Of the nine different tipping points identified by the UNEP, the three requiring the smallest temperature increases are the Arctic summer sea ice, the melting of the Himalayan/Tibetan glaciers that provide drinking water to one billion people, and the melting of the Greenland ice sheet.
The range of 1.4 to 4.3 degrees Celsius in the committed warming overlaps and surpasses the currently perceived threshold range of 1-3 degrees Celsius for dangerous anthropogenic interference with many of the climate-tipping elements such as the summer Arctic sea ice, Himalayan glaciers, and the Greenland Ice Sheet.
In other words, Arctic summer sea ice, drinking water for an unstable region of the world, and Greenland's ice are most likely gone no matter what we do.
Meanwhile, Senator Lisa Murkowski (R-AK) had a heated discussion today with other Senators who wisely rejected her proposal to delay EPA regulations of greenhouse gases; the threat of EPA regulations and grassroots activism are the two principal reasons why the climate bill hasn't died yet this year.
On a kinda, sorta, maybe positive note, the die-off of the Amazon rain forest, the permanent El Nino oscillation, the shutting down of the North Atlantic thermohaline circulation system, and breakup of the West Antarctic Ice Sheet all require temperatures at the high end of the UNEP predictions (3-5 degrees Celsius). We might get lucky.
The first section of the report concludes:
Perhaps experiences in everyday life have led us to believe that slow processes such as climate changes pose small risks, on the assumption that a choice can always be made to quickly reduce emissions and reverse any harm within a few years or decades.
This assumption is incorrect for carbon dioxide emissions, because of the longevity of their effects in the atmosphere and because of ocean warming. Irreversible climate changes due to carbon dioxide emissions have already taken place. Continuing carbon dioxide emissions in the future means further irreversible effects on the planet, with attendant long legacies for choices made by contemporary society.

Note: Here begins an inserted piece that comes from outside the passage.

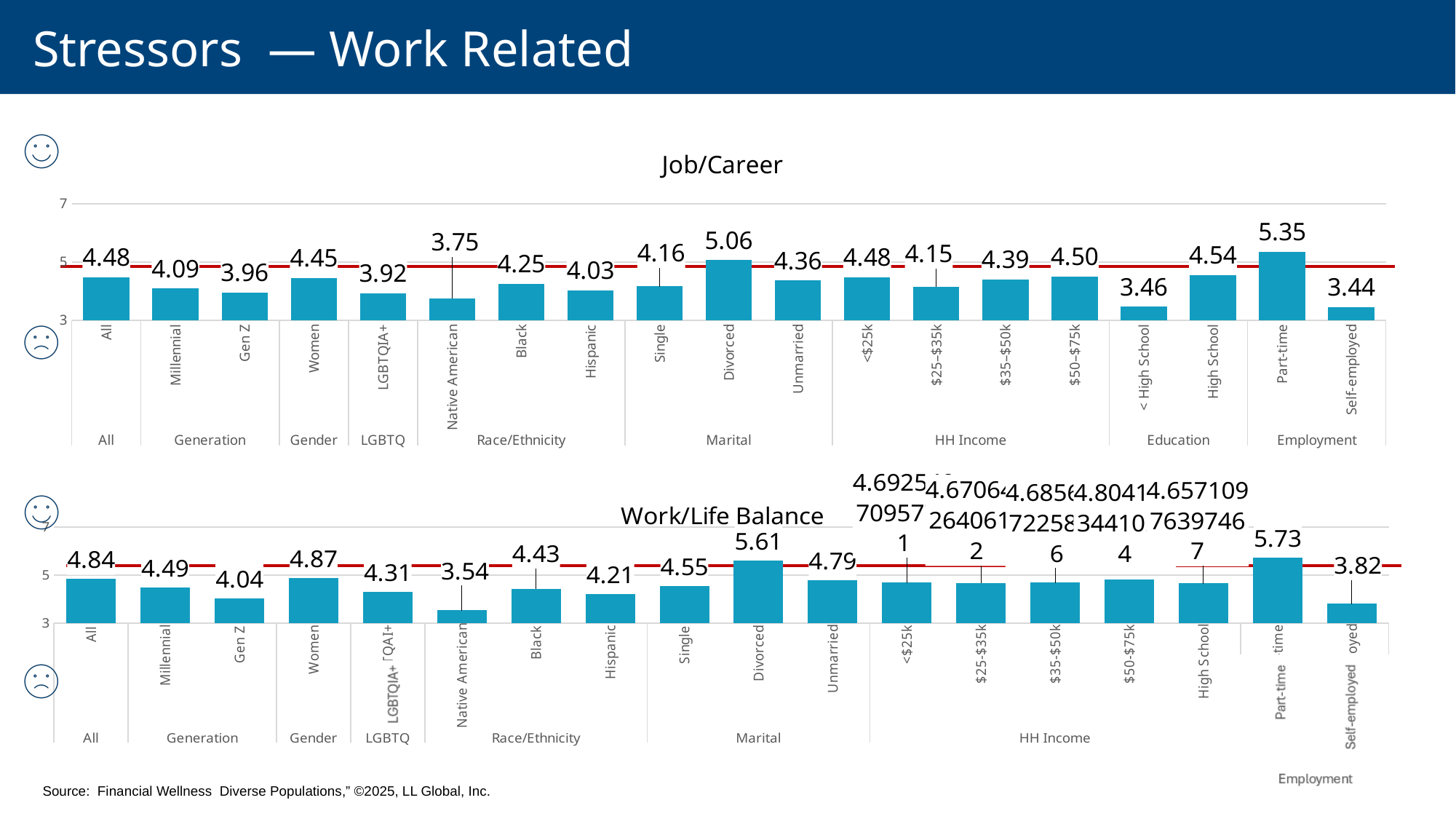
In the Job/Career chart, what is the value for Divorced? 5.06 In the Job/Career chart, which is larger, the value for Women or the value for LGBTQIA+? Women What kind of chart is the Work/Life Balance chart? Bar chart In the Work/Life Balance chart, what is the value for Self-employed? 3.82 In the Work/Life Balance chart, what is the value for Women? 4.87 In the Work/Life Balance chart, what is the difference between the values for Women and Gen Z? 0.83 In the Job/Career chart, what is the value for Native American? 3.75 In the Job/Career chart, which category has the highest value? Part-time In the Job/Career chart, is the value for Part-time greater or less than 5? greater In the Work/Life Balance chart, which category has the lowest value? Native American How many categories are plotted in the Job/Career chart? 19 In the Job/Career chart, what is the difference between the values for Divorced and Single? 0.90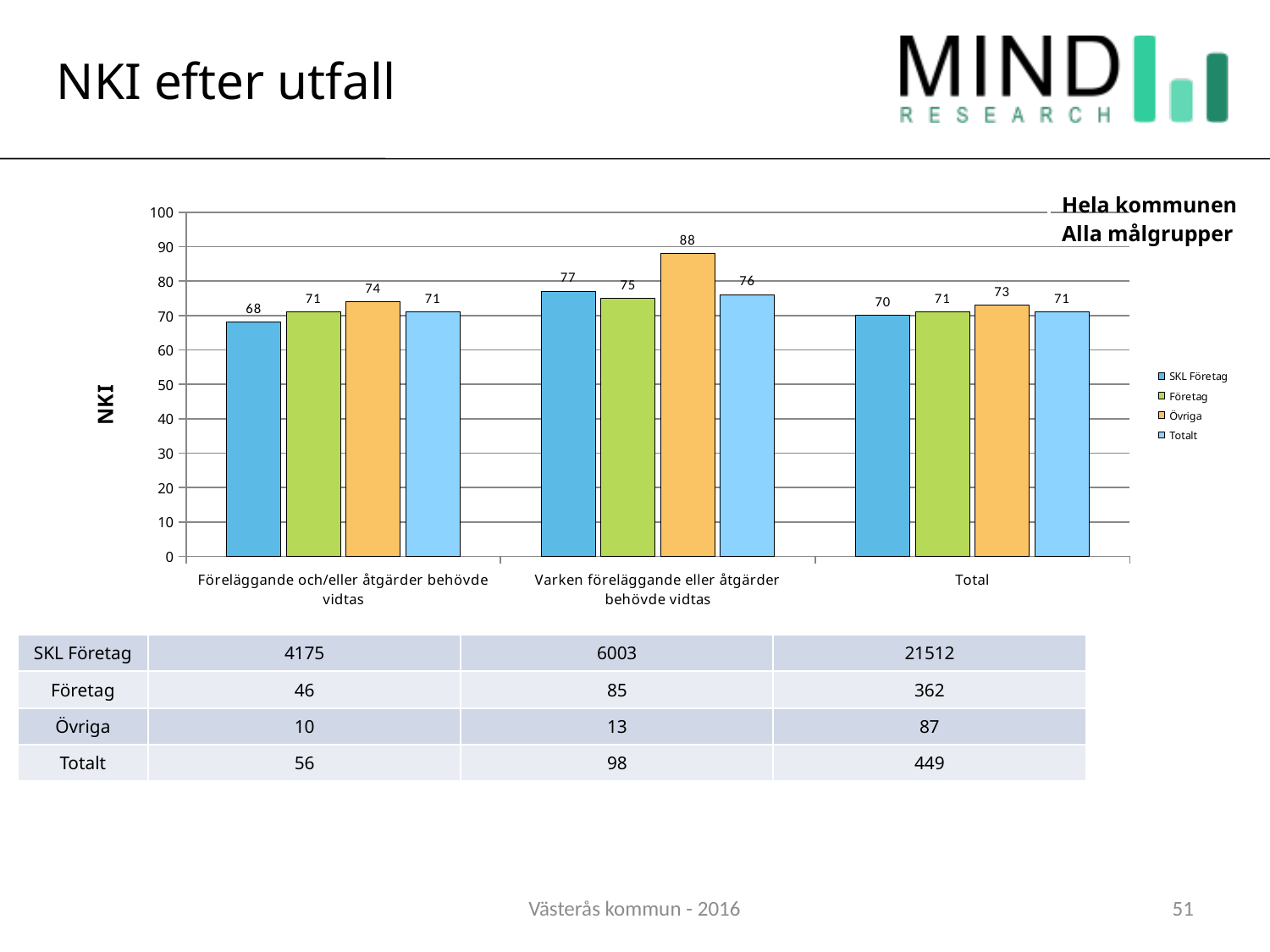
What is the NKI value for Företag in the category "Varken föreläggande eller åtgärder behövde vidtas"? 75 What is the difference between the Övriga value and the SKL Företag value in the category "Varken föreläggande eller åtgärder behövde vidtas"? 11 Is the Övriga value in the "Total" category greater or less than 80? less What is the NKI value for Övriga in the category "Varken föreläggande eller åtgärder behövde vidtas"? 88 Which is larger: the SKL Företag value for "Föreläggande och/eller åtgärder behövde vidtas" or the SKL Företag value for "Varken föreläggande eller åtgärder behövde vidtas"? Varken föreläggande eller åtgärder behövde vidtas What is the NKI value for Totalt in the "Total" category? 71 How many series does the chart legend list? 4 What is the NKI value for SKL Företag in the category "Föreläggande och/eller åtgärder behövde vidtas"? 68 How many categories are shown on the x axis of the chart? 3 What kind of chart is shown on the slide? bar chart Which series has the highest NKI value in the category "Varken föreläggande eller åtgärder behövde vidtas"? Övriga Which series has the lowest NKI value in the category "Föreläggande och/eller åtgärder behövde vidtas"? SKL Företag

Applying discount rates to future costs with the assumption that more efficient climate mitigation can occur in a future world that is wealthier than ours ignores the irreversibility of the effects as well as the devastating consequences they will have on the wealth of future generations. We have already committed our civilization to considerable deficits in how Earth systems respond. These dangers pose substantial challenges to humanity and nature, with a magnitude that is directly linked to the management practices we choose to retreat from further tipping points and irreversible changes from GHG emissions.
Meanwhile, Glenn Beck tosses a (fake?) frog into a pot of boiling water as part of the day's entertainment.

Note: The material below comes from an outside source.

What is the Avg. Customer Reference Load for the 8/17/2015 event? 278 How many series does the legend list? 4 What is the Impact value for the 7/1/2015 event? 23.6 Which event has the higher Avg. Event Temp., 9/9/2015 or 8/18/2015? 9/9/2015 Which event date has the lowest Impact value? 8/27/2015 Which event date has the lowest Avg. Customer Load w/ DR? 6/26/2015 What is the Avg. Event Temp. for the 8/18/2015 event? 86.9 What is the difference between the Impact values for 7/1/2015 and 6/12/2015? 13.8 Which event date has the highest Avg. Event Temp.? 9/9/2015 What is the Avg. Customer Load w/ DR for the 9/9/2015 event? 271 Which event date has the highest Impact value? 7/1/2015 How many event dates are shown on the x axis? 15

The UNEP report has detailed, sobering sections on ice, oceans, and ecosystems. The report concludes by describing "systems management": business as usual will not work. The report goes through the usual blather about water management, vegetation management, management for resilience, and the like. However, some items smack of desperate measures for these desperate times:
* Gene banks for up to 4.5 million crop varieties
* Assisted colonization: forcibly relocating animals and plants
* Managed agricultural adaptation when the amount of available cropland per person drops to 0.1 hectares per person
* geoengineering by injecting aerosols into the atmosphere
* geoengineering by large vertical pipes in the sea to keep upwelling and downwelling moving
* "Sunshade geoengineering"
Got that? Things are so irreversible that we need to consider gene banks for seeds and sunshades in the sky!
"It is better to be making the news than taking it; to be an actor rather than a critic."
-- Winston Churchill, 1898
I'm normally an optimist, not a pessimist; an activist, not a passivist, and a fighter, not a wailer. I'm on DailyKos with the goal of convincing Senators to vote for a loophole-riddled, imperfect bill, in the hopes that something can be done. Today's report illustrates the scope of the climate change we face. Be afraid...very afraid.